« Les Plumes de l’été » by Asphodèle : Lettre G : « La maison sur la plage » Episode 4

Idée initiée par Asphodèle

La maison sur la plage, suite

En début d’après-midi, je regagnais ma chambre. Les volets à l’espagnolette, les fenêtres fermées pour garder la fraîcheur de la matinée, la chambre semblait en apesanteur. Je me suis assise à la petite table rustique, ai allumé l’ordinateur, et ai consulté mes mails d’un œil inattentif. Au milieu de tout ce galimatia, soudain mon regard fut attiré par un intitulé de mail qui, sans que je sache trop pourquoi, suscita mon intérêt : « jouer le gambit« . Ce pouvait être un lien vers un site de jeu d’échecs en ligne, une pub comme tant d’autres, je ne sais donc pas trop pourquoi mais je cliquai ! le message s’ouvrit sur du vide, un intitulé, une adresse mail invalide, et juste cette phrase en objet : « jouer le gambit ». Mes connaissances aux échecs étant minimalistes, je me lançai dans une recherche rapide et trouver enfin la définition de cette technique : « Jouer le gambit, consiste au sacrifice d’une pièce en vue d’obtenir un avantage positionnel ». Cette définition percuta mon esprit… « sacrifice »…. « avantage positionnel »… quel sens donner à ce mail ?

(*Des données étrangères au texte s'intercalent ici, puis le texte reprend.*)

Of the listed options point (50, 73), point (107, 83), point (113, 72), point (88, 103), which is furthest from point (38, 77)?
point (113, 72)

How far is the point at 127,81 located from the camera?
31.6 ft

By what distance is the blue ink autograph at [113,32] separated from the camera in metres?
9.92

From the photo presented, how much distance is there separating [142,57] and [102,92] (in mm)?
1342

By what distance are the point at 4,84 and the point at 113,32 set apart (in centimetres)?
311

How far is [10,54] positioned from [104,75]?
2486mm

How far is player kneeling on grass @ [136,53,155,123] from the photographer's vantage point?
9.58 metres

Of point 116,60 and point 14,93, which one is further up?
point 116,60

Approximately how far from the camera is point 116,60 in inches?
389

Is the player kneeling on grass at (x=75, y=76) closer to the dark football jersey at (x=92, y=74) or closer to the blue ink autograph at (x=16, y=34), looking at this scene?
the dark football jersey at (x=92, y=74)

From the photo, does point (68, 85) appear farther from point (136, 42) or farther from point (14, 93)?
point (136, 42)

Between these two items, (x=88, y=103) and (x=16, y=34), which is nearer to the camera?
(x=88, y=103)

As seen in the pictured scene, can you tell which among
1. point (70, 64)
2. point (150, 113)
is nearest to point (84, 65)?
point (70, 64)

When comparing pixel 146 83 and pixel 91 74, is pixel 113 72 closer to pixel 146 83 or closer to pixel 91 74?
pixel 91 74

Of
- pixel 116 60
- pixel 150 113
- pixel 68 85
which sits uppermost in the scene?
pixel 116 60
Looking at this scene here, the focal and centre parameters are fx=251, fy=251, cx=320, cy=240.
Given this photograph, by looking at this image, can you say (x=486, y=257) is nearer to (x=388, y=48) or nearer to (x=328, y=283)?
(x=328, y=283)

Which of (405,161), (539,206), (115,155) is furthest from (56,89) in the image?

J’ai toujours cru aux signes, aux hasards, aux coïncidences, et encore plus après avoir lu Le Carnet rouge de Paul Auster et vu Le Rayon vert de Éric Rohmer, film dans lequel l’héroïne lit son avenir dans des cartes à jouer trouvées dans la rue. Il n’y a pas vraiment de hasard, et si chacun voit ce qu’il a envie de voir, je reste persuadée que certains évènements anodins de notre vie peut nous orienter, nous aider à faire des choix. Cela peut paraître grotesque, et j’ai souvent été moquée par des amis dont l’esprit cartésien ne pouvait admettre de telles superstitions. Mais voilà, j’avais reçu ce mail venu de nulle part, et cette simple phrase entraînait mon esprit au grand galop. Que devais-je sacrifier, ou qui ? pour obtenir quelle position ? quel avantage ? Est-ce que le fait d’avoir jeté à la poubelle mon nouveau roman constituait déjà le dit sacrifice ? et à quelle nouvelle position ce geste me donnait-il accès, si ce n’est au point mort ?

Finalement je me dis que j’y réfléchirai demain, suivant ainsi le bon conseil de Scarlett O’Hara : « demain est un autre jour ». Puisque l’ordinateur était allumé, je me rendis sur la blogosphère littéraire pour consulter les derniers billets parus sur mes livres. J’ai de fidèles lectrices-blogueuses qui ne tarissent pas d’éloges sur mes romans, d’autres, plus réfractaires me classent dans les romans « faciles ». Le blog, « Gambader dans les livres », est tenu par une jeune femme, lectrice passionnée dont l’avis est souvent peu conciliant. Elle n’hésite pas à passer sur le grille des auteurs qui la déçoivent, et aujourd’hui c’est mon tour :

« Alors que l’on annonce en vain le nouveau best-seller de Pauline M., je me suis lancée dans la lecture de son roman Le Prince du Tonnerre paru au printemps dernier. Dans un pays envahi par le givre, le Prince du Tonnerre doit livrer bataille pour sauver son pays d’une invasion ennemie. Je vous passe les différentes péripéties, le gabarit d’Apollon du héros, les galipettes avec la belle princesse des Terres D’Hiver… Ce roman est d’une platitude désespérante, ressassant les sempiternels clichés du genre (batailles, noirs stratagèmes, érotisme torride…). Le style plonge dans les abysses, à se demander si la romancière inspirée du sublime Un matin dans la brume et celle de ce roman météorologique sont la même personne. Pourquoi s’entêter dans un genre dont Pauline M. semble avoir fait le tour ? Il semble que cette auteure s’oriente sur une voie de garage. Livre après livre, le fond comme la forme s’étiolent, les meilleurs procédés stylistiques que Pauline M. maniait avec art dans son premier roman sont parodiés ici, et sonnent creux. On passe et on relit Tolkien » .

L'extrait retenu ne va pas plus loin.